Foto: plusliga.pl

W 3. kolejce grupy D Ligi Mistrzów niemiecki SVG Luneburg podjął u siebie Jastrzębski Węgiel. Jastrzębianie dobrze zaczęli pierwszego seta, ale nie przypilnowali końcówki i zaskakująco przegrali. W następnych pokazali już klasę, szczególnie w bloku i w kontrach, co wystarczyło na spokojnie do zwycięstwa 3:1. 

Bukmacherzy zapowiadali łatwe zwycięstwo Jastrzębskiego Węgla nad SVG Luneburg.
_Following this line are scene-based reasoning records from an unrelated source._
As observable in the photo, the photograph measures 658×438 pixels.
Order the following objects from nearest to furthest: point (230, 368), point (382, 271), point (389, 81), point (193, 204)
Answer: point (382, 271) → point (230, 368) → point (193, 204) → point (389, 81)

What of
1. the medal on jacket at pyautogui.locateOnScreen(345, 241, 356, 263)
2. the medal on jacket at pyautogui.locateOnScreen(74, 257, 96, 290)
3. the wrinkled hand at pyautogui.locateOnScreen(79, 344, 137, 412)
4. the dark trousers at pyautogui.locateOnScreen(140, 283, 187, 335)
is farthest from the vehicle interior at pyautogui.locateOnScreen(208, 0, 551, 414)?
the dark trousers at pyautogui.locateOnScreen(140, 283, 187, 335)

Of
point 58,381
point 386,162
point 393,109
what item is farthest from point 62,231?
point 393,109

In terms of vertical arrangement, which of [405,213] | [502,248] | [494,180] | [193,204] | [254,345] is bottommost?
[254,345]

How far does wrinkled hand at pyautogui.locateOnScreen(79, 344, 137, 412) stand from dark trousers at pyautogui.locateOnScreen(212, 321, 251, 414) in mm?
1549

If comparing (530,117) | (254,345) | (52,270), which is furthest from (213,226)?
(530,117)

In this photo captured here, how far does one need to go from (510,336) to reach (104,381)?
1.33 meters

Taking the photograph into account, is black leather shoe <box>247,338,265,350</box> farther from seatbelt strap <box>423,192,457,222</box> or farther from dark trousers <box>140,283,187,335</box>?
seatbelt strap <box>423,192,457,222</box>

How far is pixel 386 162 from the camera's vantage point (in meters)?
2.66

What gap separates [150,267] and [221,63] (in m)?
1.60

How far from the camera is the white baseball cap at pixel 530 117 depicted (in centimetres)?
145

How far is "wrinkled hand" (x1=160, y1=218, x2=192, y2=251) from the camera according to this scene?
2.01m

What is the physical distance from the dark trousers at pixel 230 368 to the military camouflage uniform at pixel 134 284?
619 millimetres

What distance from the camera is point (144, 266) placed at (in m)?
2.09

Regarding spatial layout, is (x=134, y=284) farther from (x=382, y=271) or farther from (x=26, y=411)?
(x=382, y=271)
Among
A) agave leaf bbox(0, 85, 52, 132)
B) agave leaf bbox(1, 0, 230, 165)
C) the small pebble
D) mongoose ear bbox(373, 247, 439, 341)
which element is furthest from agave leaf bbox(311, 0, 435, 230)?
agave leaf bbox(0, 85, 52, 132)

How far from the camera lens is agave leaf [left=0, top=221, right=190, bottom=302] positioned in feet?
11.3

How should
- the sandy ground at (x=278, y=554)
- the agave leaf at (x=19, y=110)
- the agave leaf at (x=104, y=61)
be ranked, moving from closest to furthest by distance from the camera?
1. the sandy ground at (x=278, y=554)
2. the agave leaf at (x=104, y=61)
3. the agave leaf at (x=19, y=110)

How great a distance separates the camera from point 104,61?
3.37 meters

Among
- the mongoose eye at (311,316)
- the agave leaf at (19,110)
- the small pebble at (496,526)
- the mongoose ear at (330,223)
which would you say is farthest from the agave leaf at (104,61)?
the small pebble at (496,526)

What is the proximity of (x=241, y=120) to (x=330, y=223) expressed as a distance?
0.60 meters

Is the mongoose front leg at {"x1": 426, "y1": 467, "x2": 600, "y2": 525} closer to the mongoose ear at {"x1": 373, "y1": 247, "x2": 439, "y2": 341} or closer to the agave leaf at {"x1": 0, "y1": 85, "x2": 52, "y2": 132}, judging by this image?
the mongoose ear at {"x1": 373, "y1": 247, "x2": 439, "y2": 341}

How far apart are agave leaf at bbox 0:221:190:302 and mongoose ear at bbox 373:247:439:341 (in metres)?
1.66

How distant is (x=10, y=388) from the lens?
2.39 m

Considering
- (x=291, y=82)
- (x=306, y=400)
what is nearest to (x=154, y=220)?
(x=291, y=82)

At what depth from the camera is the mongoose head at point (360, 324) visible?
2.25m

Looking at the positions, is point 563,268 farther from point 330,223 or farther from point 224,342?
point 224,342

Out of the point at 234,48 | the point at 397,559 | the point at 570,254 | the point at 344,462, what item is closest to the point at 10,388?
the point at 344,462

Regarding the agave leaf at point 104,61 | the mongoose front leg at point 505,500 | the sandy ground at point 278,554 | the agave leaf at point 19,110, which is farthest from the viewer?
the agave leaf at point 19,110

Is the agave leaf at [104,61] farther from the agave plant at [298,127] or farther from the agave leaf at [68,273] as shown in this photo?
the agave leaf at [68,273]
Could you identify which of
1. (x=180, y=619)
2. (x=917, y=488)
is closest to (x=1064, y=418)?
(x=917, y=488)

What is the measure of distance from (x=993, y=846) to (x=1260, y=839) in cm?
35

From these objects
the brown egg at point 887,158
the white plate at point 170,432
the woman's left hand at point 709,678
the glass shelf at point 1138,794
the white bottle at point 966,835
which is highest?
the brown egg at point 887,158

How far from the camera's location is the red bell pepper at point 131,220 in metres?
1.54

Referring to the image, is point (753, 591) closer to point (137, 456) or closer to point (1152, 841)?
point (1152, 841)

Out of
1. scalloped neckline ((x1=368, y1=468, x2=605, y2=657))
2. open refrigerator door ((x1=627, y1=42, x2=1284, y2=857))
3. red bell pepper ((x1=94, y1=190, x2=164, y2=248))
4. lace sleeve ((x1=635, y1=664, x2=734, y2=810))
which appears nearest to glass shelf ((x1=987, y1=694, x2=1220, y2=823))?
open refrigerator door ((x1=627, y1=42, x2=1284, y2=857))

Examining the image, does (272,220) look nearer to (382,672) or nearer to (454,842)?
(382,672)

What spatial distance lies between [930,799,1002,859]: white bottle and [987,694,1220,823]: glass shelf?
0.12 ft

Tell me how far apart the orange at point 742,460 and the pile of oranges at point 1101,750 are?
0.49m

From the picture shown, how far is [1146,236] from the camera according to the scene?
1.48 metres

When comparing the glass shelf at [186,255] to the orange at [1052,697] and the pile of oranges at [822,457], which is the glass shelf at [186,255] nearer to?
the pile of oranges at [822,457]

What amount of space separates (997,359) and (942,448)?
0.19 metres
Szybko jednak ich przewidywania zostały brutalnie sprowadzone na ziemię, bo niemiecki zespół nie zamierzał oddać tego spotkania bez walki, i wyrwał sobie jednego seta.

W inaugurującym secie lepsze rozpoczęcie widzieliśmy w wykonaniu gości, którzy (po ataku ze środka Hubera, a później dwóch dobrych zbiciach piłki Sclatera) prowadzili 3:0. Sprawnie powiększyli swoją przewagę do czterech oczek, po tym jak Szymura przebił się udanie przez blok. Zaliczka Jastrzębskiego Węgla utrzymywała się dość długo, dzięki skutecznym atakom Hubera, Sclatera, Szymury czy Fornala. Z czasem jednak niemiecka drużyna zaczęła gwałtownie gonić. Wszystko rozpoczął as serwisowy w wykonaniu Bohme, a później pomyłki Sclatera, a także Szymury, które doprowadziły do tego, że przewaga jastrzębian wynosiła już tylko dwa oczka. Chwilę później z zaliczki nie zostało nic. Przez moment gra toczyła się punkt za punkt, a potem gospodarze wykorzystali kontrę i objęli prowadzenie 20:19. W końcówce to przyjezdni częściej się mylili. Po zaatakowaniu w aut Jóźwika to SVG Luneburg zapisał seta na swoją korzyść (25:23).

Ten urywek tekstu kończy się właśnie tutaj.